Retype the passage of the Kafka Connect Elasticsearch sink connector tutorial that begins at the words "Requirements" and stops after "to be safe.".

— START Document —

Kafka Connect Elasticsearch Sink Connector

Written by Baran Gayretli | Jun 10, 2022 10:45:24 AM

If you have events/messages that you want to store in elasticsearch, Kafka Connect is the way to go. It allows you to store the Kafka messages in elasticsearch with the help of elasticsearch sink connector using custom configurations. There is not much documentation available online but don’t worry, I will walk you through how you can publish messages to a specific kafka topic and have them stored in elasticsearch easily.

Requirements

You need to have the following installed:

I will run kafka, zookeeper, kafka-connect and elasticsearch using docker. If you haven’t changed your docker configuration before, I would recommend you to increase your memory to 6-8GB just to be safe.

Get started

Change /etc/hosts file for kafka

Since in docker-compose.yml file KAFKA_ADVERTISED_HOST_NAME is set to “kafka”, I need to do a small change in /etc/hosts file


version: '2'
services:
  zookeeper:
    container_name: zookeeper
    image: wurstmeister/zookeeper
    ports:
      - 2181:2181
      - 2888:2888
      - 3888:3888

  kafka:
    image: wurstmeister/kafka:2.12-2.5.1
    container_name: kafka
    depends_on:
      - zookeeper
    ports:
      - "9092:9092"
    environment:
      KAFKA_ZOOKEEPER_CONNECT: zookeeper:2181
      KAFKA_BROKER_ID: "42"
      KAFKA_ADVERTISED_HOST_NAME: "kafka"
      KAFKA_ADVERTISED_LISTENERS: PLAINTEXT://kafka:9092

  elasticsearch:
    container_name: elastic
    image: docker.elastic.co/elasticsearch/elasticsearch:7.10.2
    ports:
      - "9200:9200"
      - "9300:9300"
    environment:
      - xpack.security.enabled=false
      - discovery.type=single-node
      - bootstrap.memory_lock=true
      - "ES_JAVA_OPTS=-Xms512m -Xmx512m"
      - cluster.routing.allocation.disk.threshold_enabled=false
    ulimits:
      memlock:
        soft: -1
        hard: -1

  connect:
    container_name: kafka-connect
    image: confluentinc/cp-kafka-connect:3.3.1
    ports:
      - "8083:8083"

— END Document —
— START Extracted information —

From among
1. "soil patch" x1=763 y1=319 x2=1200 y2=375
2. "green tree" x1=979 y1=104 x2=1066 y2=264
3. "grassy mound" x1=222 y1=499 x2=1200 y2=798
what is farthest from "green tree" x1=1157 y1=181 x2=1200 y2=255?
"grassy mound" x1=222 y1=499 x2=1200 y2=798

— END Extracted information —

** Problem solution **
Requirements

You need to have the following installed:

I will run kafka, zookeeper, kafka-connect and elasticsearch using docker. If you haven’t changed your docker configuration before, I would recommend you to increase your memory to 6-8GB just to be safe.